Problem:
If a line of the material contains "taurus", copy it.

Extracted information:
== Segment start ==

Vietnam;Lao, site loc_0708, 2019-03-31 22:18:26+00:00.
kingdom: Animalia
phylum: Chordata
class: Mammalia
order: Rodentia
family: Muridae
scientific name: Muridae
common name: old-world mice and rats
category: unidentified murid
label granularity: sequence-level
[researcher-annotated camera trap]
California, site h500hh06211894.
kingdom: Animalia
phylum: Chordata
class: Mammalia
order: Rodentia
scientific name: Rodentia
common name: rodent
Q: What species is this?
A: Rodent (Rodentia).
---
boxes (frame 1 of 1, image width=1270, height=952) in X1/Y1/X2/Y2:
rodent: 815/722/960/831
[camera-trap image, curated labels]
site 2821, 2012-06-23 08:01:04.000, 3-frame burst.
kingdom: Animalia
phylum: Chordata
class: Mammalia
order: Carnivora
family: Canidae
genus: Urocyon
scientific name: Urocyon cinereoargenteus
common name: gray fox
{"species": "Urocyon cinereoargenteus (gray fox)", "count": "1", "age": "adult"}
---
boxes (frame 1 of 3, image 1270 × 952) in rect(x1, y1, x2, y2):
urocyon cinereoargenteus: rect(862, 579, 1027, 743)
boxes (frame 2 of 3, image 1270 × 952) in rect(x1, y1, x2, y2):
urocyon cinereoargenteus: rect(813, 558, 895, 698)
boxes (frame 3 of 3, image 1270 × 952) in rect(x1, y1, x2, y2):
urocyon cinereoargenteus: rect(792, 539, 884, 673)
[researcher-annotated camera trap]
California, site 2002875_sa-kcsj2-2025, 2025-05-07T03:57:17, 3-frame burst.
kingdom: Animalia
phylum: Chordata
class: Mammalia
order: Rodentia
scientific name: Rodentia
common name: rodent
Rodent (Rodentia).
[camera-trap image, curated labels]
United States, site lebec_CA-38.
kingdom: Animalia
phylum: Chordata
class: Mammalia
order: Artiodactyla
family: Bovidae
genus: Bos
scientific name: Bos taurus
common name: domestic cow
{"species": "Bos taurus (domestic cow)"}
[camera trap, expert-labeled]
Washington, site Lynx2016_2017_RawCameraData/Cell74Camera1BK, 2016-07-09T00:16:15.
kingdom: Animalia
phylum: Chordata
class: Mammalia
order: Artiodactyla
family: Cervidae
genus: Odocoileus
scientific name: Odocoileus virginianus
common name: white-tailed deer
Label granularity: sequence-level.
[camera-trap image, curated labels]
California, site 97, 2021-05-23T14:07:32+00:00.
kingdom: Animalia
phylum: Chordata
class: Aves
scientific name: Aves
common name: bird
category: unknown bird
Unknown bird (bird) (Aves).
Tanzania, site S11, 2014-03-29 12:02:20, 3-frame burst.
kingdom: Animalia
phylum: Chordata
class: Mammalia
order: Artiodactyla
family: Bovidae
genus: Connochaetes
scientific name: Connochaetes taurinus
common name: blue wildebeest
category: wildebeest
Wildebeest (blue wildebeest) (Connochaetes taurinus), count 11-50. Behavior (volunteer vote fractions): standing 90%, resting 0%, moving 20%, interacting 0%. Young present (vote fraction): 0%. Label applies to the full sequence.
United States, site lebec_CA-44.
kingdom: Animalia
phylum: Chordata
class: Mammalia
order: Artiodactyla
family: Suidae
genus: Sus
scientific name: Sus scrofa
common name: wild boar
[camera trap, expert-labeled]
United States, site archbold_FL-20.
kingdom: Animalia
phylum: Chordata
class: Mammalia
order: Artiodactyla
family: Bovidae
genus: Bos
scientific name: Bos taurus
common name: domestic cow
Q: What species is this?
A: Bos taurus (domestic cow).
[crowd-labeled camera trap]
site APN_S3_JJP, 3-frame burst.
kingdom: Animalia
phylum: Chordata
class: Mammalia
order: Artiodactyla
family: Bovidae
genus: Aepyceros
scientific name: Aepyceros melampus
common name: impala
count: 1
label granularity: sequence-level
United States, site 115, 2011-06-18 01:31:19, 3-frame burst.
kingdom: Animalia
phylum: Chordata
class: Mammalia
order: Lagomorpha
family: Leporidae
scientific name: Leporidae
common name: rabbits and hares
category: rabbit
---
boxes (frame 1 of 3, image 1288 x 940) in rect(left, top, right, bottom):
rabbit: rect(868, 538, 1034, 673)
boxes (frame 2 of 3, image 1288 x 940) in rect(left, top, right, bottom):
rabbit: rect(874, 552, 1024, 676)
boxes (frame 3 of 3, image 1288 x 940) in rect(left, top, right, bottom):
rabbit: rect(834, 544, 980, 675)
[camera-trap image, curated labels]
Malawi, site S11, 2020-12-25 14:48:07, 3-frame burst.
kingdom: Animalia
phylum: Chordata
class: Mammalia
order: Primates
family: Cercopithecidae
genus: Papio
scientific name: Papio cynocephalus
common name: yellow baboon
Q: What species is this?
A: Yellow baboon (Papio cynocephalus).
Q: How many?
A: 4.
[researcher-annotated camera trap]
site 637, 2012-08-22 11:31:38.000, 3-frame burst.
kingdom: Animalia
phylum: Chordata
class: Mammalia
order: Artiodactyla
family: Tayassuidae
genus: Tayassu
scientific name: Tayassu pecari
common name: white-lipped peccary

== Segment end ==

Exercise solution:
scientific name: Bos taurus
{"species": "Bos taurus (domestic cow)"}
scientific name: Bos taurus
A: Bos taurus (domestic cow).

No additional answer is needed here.